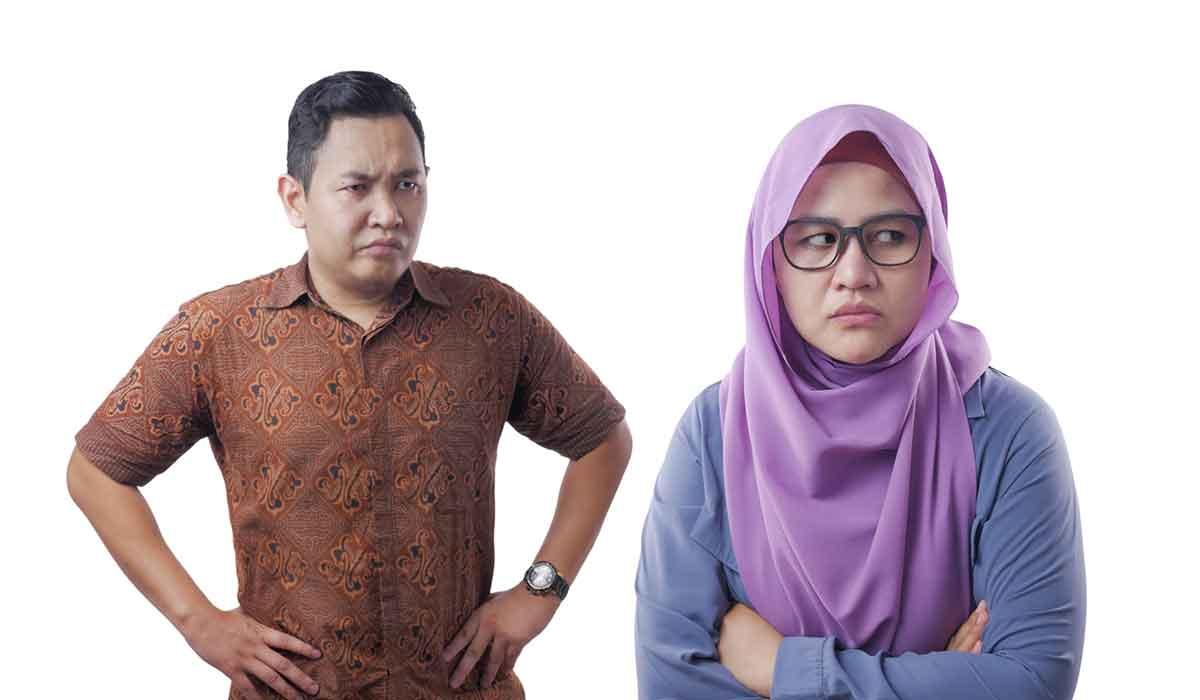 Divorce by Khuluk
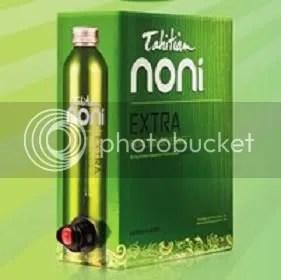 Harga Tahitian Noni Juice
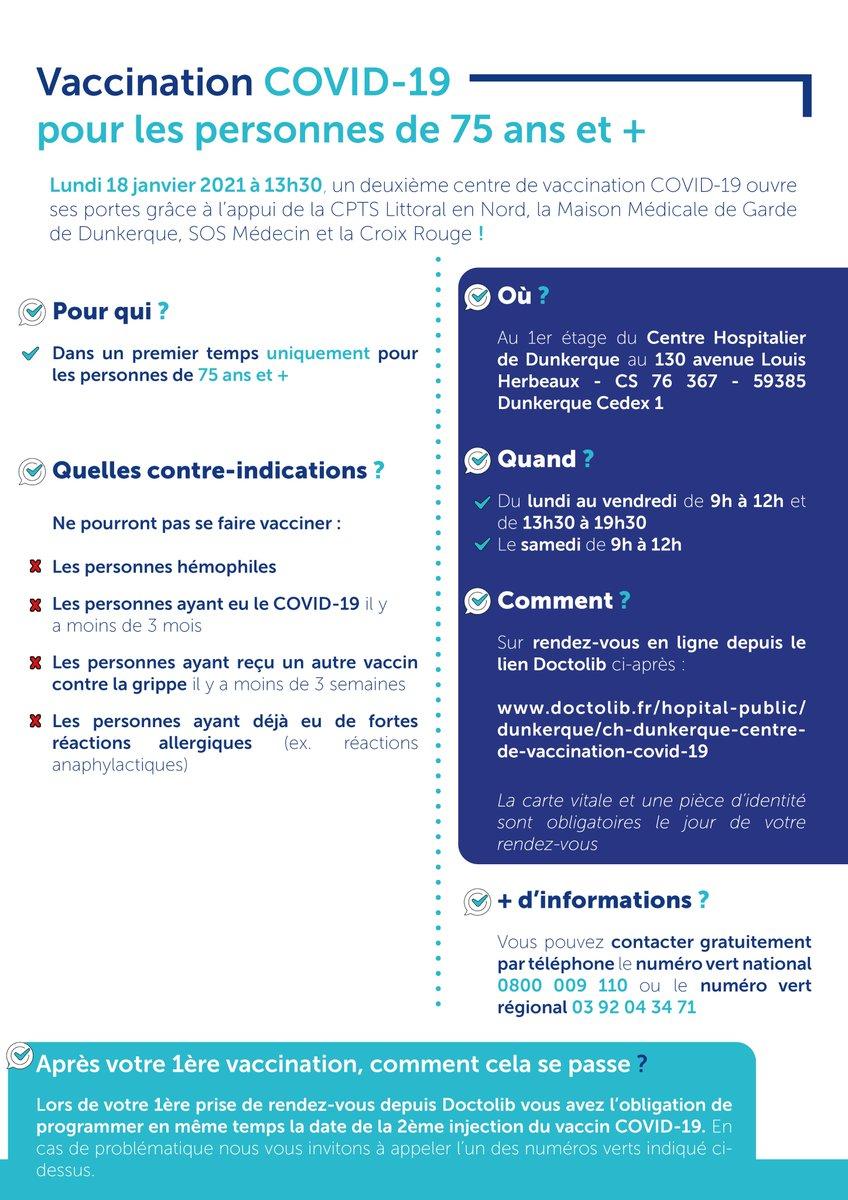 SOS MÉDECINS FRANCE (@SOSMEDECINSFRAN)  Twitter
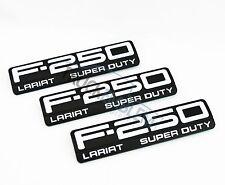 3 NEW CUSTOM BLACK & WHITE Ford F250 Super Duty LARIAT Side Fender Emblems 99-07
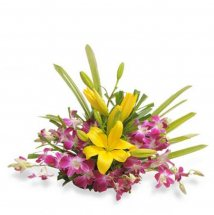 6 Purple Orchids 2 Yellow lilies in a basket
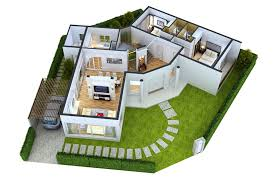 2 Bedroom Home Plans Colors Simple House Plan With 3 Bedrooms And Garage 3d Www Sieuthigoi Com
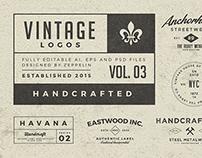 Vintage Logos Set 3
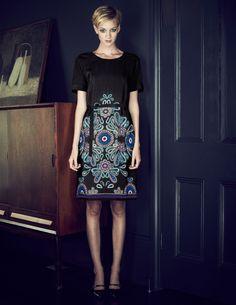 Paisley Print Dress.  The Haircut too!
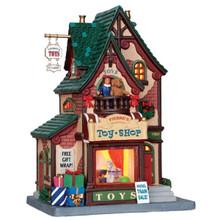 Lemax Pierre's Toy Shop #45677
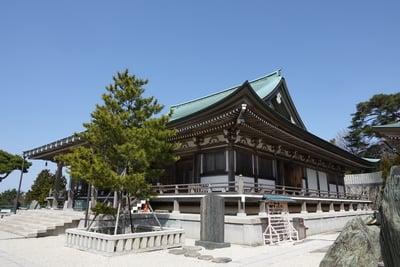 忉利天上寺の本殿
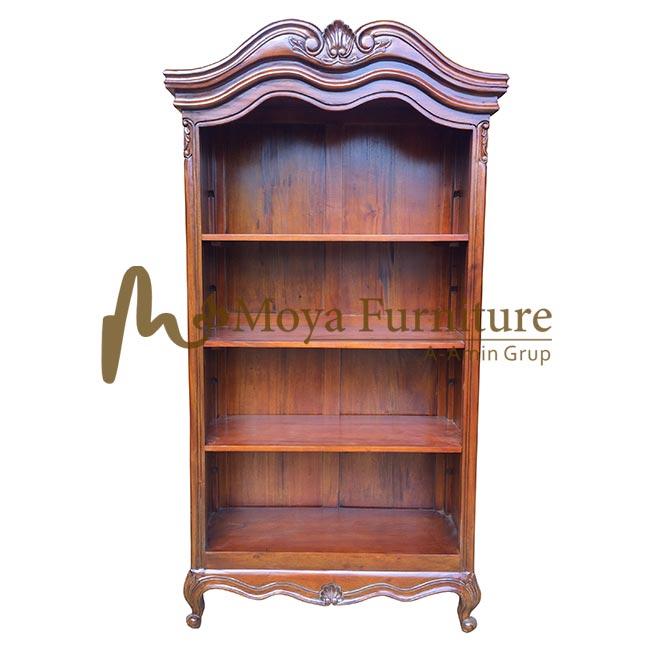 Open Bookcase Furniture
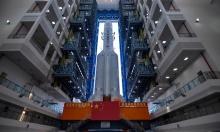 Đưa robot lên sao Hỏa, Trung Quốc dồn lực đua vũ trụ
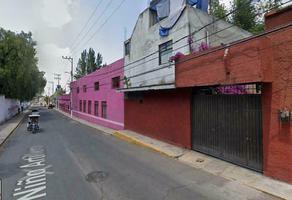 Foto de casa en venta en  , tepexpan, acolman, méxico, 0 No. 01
------------------------------
= Activity =
Give back the data exactly, with no images.

= Task response =
 Divorce by Khuluk
 Harga Tahitian Noni Juice
 SOS MÉDECINS FRANCE (@SOSMEDECINSFRAN)  Twitter
 3 NEW CUSTOM BLACK & WHITE Ford F250 Super Duty LARIAT Side Fender Emblems 99-07
 6 Purple Orchids 2 Yellow lilies in a basket
 2 Bedroom Home Plans Colors Simple House Plan With 3 Bedrooms And Garage 3d Www Sieuthigoi Com
 Vintage Logos Set 3
 Paisley Print Dress.  The Haircut too!
 Lemax Pierre's Toy Shop #45677
 忉利天上寺の本殿
 Open Bookcase Furniture
 Đưa robot lên sao Hỏa, Trung Quốc dồn lực đua vũ trụ
 Foto de casa en venta en  , tepexpan, acolman, méxico, 0 No. 01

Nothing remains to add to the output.